*** DATA SUPPLIED Section Begins ***
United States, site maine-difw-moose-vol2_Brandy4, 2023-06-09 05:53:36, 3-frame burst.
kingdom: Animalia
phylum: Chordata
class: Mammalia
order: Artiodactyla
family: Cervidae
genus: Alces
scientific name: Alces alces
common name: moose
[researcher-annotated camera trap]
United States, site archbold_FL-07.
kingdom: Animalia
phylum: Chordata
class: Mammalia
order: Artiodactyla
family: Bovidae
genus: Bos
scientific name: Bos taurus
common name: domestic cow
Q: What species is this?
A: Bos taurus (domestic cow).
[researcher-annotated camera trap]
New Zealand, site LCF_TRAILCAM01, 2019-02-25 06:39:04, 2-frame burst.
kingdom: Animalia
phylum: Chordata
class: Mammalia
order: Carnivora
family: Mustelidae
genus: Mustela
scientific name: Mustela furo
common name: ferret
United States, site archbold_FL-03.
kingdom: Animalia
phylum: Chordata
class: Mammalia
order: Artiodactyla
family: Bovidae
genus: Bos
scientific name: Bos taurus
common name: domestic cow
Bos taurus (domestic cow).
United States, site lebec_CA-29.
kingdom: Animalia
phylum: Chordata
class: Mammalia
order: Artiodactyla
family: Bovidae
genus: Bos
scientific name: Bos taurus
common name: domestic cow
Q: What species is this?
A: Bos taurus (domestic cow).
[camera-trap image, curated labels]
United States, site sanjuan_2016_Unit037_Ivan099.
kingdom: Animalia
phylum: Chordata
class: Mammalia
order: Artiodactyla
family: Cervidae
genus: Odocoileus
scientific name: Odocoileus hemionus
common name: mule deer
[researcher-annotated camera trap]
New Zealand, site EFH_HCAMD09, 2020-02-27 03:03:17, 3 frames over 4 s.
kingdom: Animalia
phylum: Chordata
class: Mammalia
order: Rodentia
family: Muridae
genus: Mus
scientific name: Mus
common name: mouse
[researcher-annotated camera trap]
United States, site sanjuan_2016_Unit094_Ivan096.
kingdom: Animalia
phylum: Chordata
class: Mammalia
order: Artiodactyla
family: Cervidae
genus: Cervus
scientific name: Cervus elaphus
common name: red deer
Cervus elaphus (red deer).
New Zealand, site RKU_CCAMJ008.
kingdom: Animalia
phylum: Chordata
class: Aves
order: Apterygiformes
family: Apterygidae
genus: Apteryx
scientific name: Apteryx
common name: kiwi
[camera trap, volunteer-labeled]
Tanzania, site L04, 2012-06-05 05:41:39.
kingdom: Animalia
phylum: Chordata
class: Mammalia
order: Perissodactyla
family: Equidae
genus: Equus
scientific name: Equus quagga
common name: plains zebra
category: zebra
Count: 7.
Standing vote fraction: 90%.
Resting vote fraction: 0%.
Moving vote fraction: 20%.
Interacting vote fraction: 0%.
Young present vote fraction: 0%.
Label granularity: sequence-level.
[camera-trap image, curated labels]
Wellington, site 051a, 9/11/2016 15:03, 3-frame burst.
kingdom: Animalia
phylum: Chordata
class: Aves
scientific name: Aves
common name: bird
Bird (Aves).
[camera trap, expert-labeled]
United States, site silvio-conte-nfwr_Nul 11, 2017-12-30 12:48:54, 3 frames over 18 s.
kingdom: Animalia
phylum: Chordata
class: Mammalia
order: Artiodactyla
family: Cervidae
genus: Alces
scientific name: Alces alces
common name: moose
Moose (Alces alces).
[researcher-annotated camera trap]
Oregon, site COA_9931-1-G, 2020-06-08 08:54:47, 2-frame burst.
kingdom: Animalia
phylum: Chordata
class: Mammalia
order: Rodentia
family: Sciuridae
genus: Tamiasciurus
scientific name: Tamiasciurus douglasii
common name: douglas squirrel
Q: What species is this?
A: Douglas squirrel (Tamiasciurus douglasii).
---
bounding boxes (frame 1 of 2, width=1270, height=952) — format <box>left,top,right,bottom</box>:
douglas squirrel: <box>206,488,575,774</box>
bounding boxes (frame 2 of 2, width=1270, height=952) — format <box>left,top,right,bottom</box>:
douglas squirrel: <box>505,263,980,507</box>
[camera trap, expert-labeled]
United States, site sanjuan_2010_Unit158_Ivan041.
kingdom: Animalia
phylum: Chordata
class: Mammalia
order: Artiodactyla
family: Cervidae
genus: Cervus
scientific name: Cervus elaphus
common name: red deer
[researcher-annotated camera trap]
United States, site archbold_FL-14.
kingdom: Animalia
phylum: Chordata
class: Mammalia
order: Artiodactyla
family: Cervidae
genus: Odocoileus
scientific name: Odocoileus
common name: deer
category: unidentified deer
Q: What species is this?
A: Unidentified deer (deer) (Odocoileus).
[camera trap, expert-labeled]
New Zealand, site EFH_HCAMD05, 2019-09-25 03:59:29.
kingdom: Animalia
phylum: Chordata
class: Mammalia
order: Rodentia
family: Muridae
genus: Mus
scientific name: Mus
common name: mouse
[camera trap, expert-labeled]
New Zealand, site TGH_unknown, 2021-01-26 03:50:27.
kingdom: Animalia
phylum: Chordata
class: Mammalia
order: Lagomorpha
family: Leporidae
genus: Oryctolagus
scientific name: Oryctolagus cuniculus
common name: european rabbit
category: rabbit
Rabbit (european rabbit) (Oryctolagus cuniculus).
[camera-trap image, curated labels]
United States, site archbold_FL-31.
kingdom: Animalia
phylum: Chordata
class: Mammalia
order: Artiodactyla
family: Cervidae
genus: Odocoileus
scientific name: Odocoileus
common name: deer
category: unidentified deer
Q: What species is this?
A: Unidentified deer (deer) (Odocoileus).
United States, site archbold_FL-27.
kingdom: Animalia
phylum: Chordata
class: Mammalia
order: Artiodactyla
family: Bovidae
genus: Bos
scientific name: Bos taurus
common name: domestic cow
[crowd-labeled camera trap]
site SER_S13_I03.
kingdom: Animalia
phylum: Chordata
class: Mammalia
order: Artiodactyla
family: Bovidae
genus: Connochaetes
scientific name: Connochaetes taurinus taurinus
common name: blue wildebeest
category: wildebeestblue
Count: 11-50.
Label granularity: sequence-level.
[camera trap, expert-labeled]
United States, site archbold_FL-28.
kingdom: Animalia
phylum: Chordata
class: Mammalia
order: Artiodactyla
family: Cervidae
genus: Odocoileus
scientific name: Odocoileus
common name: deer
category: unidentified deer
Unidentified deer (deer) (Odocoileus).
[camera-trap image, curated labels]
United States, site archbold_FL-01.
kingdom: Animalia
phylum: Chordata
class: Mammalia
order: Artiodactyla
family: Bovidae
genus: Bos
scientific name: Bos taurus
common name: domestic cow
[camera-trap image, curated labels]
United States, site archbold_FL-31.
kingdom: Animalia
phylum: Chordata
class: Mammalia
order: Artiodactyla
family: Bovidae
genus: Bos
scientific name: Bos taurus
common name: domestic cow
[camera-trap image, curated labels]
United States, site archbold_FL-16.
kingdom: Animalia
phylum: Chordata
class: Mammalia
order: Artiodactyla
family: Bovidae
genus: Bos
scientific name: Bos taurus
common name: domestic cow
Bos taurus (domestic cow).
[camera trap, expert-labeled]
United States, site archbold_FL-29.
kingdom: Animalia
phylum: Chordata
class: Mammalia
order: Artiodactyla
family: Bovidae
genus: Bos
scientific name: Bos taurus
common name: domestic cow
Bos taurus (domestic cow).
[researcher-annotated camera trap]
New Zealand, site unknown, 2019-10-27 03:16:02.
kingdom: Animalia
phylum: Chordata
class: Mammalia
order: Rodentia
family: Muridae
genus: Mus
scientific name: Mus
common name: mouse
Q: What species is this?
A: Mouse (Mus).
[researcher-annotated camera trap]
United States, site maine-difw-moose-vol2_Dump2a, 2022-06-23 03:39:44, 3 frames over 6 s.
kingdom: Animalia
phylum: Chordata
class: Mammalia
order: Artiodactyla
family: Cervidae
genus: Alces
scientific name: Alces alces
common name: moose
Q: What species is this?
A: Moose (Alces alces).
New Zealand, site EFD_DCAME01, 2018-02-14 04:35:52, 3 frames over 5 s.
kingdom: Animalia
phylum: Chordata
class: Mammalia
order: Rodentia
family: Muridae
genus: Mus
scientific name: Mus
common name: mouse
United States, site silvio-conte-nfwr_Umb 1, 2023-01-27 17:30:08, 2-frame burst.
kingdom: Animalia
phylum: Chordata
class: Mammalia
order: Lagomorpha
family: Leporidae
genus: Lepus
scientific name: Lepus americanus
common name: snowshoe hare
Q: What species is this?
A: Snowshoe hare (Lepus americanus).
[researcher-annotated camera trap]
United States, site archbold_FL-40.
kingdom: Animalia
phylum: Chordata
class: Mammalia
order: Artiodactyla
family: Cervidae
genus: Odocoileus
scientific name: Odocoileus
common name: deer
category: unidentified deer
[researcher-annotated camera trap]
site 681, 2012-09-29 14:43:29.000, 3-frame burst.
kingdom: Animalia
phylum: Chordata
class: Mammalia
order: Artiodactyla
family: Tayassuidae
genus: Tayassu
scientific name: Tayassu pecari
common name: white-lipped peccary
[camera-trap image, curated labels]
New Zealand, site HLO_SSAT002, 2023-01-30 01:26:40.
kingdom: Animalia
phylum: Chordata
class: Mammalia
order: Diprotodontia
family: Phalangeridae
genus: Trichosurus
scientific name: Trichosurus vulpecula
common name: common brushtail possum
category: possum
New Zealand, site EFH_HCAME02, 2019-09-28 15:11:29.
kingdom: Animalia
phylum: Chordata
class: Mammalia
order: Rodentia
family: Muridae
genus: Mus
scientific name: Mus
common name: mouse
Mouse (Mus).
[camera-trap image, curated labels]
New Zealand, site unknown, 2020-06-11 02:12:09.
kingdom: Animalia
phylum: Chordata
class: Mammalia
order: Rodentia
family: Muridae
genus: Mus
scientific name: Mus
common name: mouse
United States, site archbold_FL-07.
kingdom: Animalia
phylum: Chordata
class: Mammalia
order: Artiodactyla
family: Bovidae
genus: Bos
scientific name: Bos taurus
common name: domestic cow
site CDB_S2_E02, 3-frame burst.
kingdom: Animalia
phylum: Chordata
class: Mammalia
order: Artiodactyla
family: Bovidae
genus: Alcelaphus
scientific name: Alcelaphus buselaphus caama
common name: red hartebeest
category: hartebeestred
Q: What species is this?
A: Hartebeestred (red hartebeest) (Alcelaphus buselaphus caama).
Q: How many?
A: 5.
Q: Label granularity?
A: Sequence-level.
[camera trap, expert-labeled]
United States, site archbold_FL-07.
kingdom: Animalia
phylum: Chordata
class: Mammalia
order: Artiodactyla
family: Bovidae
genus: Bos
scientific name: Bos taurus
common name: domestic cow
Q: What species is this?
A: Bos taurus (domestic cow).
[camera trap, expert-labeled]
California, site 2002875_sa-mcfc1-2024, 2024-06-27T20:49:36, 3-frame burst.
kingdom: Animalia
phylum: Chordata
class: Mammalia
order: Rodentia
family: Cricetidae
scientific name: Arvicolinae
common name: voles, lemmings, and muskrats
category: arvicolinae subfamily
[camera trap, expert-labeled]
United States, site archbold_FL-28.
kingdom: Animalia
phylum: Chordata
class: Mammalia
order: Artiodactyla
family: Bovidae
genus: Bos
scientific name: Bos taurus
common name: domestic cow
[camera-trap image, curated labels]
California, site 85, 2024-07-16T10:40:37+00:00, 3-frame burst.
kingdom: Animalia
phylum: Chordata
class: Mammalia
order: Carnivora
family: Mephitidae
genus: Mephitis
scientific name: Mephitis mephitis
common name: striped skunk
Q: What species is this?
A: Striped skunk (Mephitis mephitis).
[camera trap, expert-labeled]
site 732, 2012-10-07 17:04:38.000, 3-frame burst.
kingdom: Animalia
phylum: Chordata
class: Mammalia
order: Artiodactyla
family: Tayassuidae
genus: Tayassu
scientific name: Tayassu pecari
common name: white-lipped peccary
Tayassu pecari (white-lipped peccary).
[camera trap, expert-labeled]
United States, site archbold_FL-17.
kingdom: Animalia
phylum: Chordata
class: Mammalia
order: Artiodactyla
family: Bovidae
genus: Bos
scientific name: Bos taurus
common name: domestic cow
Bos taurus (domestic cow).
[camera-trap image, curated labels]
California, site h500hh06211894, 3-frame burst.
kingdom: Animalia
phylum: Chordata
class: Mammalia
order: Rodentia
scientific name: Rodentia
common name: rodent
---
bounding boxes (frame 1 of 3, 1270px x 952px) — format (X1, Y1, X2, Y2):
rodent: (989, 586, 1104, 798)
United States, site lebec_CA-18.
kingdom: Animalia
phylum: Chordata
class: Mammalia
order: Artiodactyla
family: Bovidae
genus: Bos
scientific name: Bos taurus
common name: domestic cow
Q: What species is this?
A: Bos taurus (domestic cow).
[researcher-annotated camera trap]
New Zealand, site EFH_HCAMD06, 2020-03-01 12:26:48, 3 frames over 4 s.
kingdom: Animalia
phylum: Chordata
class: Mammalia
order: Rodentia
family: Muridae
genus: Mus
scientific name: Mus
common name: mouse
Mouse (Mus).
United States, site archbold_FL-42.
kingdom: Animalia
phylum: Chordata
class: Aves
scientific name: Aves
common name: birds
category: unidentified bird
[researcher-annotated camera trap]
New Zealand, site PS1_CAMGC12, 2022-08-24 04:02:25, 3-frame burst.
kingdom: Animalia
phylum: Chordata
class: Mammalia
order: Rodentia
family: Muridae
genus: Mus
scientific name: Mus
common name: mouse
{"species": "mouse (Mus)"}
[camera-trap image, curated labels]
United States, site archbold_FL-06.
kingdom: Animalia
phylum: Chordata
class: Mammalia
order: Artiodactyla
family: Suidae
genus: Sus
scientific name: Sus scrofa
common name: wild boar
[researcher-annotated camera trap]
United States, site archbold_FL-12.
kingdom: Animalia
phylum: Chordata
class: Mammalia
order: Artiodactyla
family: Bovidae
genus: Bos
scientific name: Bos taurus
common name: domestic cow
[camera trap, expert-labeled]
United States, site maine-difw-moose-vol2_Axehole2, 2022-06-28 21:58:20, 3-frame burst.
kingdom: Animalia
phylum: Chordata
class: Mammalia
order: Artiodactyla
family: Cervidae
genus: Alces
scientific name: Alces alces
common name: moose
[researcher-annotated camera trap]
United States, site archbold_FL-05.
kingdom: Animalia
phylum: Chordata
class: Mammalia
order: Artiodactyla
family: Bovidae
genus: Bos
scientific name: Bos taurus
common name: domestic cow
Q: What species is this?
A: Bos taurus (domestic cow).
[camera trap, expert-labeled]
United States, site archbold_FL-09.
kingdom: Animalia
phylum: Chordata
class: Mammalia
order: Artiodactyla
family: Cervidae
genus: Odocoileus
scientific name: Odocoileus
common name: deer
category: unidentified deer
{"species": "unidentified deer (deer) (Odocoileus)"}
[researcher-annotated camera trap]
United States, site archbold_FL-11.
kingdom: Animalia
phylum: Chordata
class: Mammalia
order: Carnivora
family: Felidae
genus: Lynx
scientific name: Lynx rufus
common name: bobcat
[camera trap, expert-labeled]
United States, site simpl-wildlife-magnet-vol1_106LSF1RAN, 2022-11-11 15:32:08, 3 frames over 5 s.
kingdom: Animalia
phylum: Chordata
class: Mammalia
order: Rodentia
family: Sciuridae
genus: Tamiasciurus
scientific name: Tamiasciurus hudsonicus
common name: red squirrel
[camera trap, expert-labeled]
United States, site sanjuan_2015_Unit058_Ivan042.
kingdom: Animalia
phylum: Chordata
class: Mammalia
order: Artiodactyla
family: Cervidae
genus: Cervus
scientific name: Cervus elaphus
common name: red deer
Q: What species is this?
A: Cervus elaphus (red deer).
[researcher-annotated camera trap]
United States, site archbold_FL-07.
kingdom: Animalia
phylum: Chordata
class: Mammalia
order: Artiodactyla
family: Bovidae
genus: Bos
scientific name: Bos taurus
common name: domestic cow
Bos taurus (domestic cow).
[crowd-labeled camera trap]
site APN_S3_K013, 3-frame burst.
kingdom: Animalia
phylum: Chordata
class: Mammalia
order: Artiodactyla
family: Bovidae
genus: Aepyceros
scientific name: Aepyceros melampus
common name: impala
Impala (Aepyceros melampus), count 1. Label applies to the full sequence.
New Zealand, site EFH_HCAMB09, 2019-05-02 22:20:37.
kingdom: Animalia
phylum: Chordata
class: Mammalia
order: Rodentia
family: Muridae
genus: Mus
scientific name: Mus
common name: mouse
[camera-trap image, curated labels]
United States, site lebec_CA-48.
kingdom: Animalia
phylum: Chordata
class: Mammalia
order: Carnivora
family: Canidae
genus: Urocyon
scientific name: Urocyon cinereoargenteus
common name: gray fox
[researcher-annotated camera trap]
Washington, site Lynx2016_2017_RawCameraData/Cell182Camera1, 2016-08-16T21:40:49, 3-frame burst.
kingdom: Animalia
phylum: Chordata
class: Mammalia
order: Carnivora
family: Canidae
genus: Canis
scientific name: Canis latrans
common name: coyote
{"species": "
*** DATA SUPPLIED Section Ends ***
**GOAL OF THE EXERCISE:** Extract all lines of the records above that include "frames".

**THE COMPLETED TASK:**
New Zealand, site EFH_HCAMD09, 2020-02-27 03:03:17, 3 frames over 4 s.
United States, site silvio-conte-nfwr_Nul 11, 2017-12-30 12:48:54, 3 frames over 18 s.
United States, site maine-difw-moose-vol2_Dump2a, 2022-06-23 03:39:44, 3 frames over 6 s.
New Zealand, site EFD_DCAME01, 2018-02-14 04:35:52, 3 frames over 5 s.
New Zealand, site EFH_HCAMD06, 2020-03-01 12:26:48, 3 frames over 4 s.
United States, site simpl-wildlife-magnet-vol1_106LSF1RAN, 2022-11-11 15:32:08, 3 frames over 5 s.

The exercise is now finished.